La femme sans peur (20)

Par le 8 October 2012
dans Des histoires


Cet article est la suite de la saga de Trinity Silverman, commencée ici.

C’est Christina qui rompt le silence pendant que l’ascenseur monte au 5ème étage.

“On dirait que vous avez rencontré le diable…”

Le mouvement de tête de Trinity est vif.

“Non, le diable c’est moi.”

Chrisitina est surprise par le ton froid. Elle  ne comprend toujours rien mais se signe quand même. Trinity n’ajoute rien. Le “ding” retentit et les deux jeunes femmes se dirigent vers la chambre de la chef de projet de MetaForex.

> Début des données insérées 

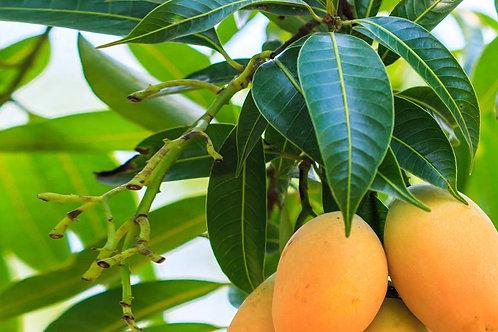 Mango Leaf Teabags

Avant d’entrer, elle s’arrête et fixe Christina.

“Nous avons des choses plus importantes à faire maintenant. Ce qui va se passer doit rester entre nous. Vous me promettez ?”

Christina, encore plus décontenancée, fronce les sourcils.

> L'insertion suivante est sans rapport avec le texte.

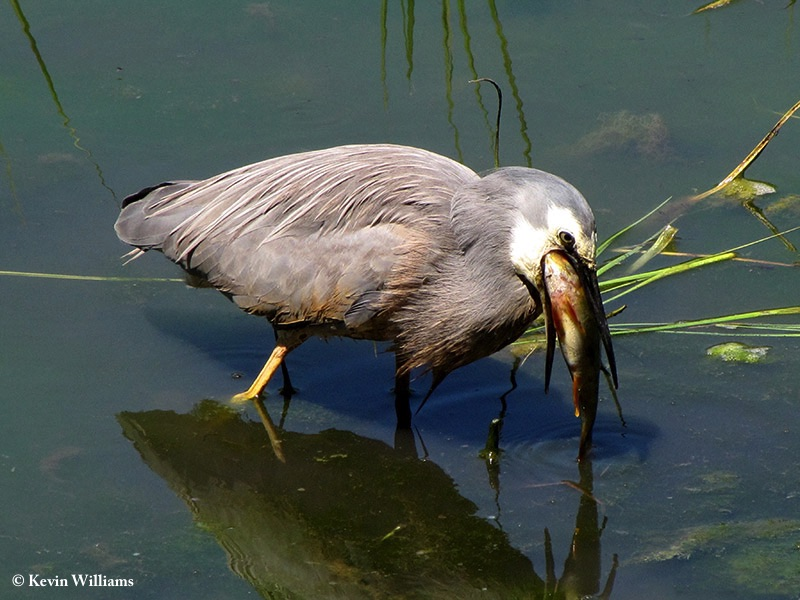 Heron_Whitefaced_2009-12-14_2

“Oui… oui, bien sûr, si c’est important pour vous.”
“Ça l’est. Bien plus que vous ne le croyez.”

Elle glisse sa carte dans la fente de la porte et toutes les deux, pénètrent dans la chambre.

“Servez-vous un verre d’eau,” dit Trinity en disparaissant dans la salle de bains.
“Mais, je n’ai pas soif !”
“Faites-le.”

Le ton de Trinity est toujours sec, ce qui surprend encore la jeune Salvadorienne. Elle s’approche du bureau pour prendre une petite bouteille d’eau. Sur le bouchon, elle reconnait une forme familière. C’est Speedy qui profite du matin tranquille – jusqu’à maintenant – pour explorer de nouveaux territoires. Il a déjà parcouru de long en large la longue plaine ennuyeuse que constitue le bureau et a décidé de se lancer à l’assaut des montagnes environnantes.

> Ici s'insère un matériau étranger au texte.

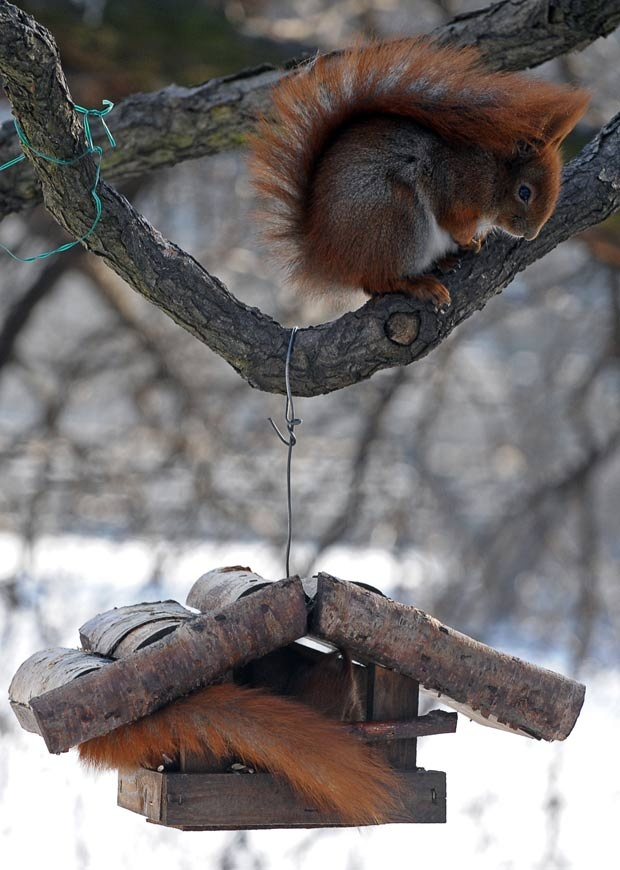 Esquilos são flagrados 'roubando' comida de alimentador para pássaros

Alors qu’il se réjouissait d’avoir atteint le sommet, tranquille, voilà que quelque chose le saisit par la coquille. Il connait ces senteurs. Il sait qu’elle ne sont pas dangereuses. Mais quand même, il était bien là-haut et proteste avec véhémence.

Christina approche de ses yeux le minuscule escargot qu’elle a saisi délicatement entre ses doigts. Il est vraiment curieux, pense-t-elle, en regardant sa longue coquille, qui ressemble à une tresse, et le petit corps humide qui s’agite dans tous les sens avant de se rétracter.

Une sorte de minuscule rasta avec une seule “root”.

“Voilà,” murmure la jeune Salvadorienne, ne t’inquiète pas, je te remets chez toi.” Elle dépose doucement l’Euxina Circumdata dans sa boite de plexiglas. Immédiatement, Speedy prend la poudre d’escampette, au rythme d’un escargot.

Dans la salle de bains, Trinity se regarde dans le miroir. Elle tient entre ses mains le flacon à bouchon rouge. Elle observe le récipient qui contient les pilules. Elle se regarde à nouveau et, d’un coup, hoche la tête.

Sa décision est prise.

Elle rejoint Christina qui l’attend à la table, assise devant son verre d’eau.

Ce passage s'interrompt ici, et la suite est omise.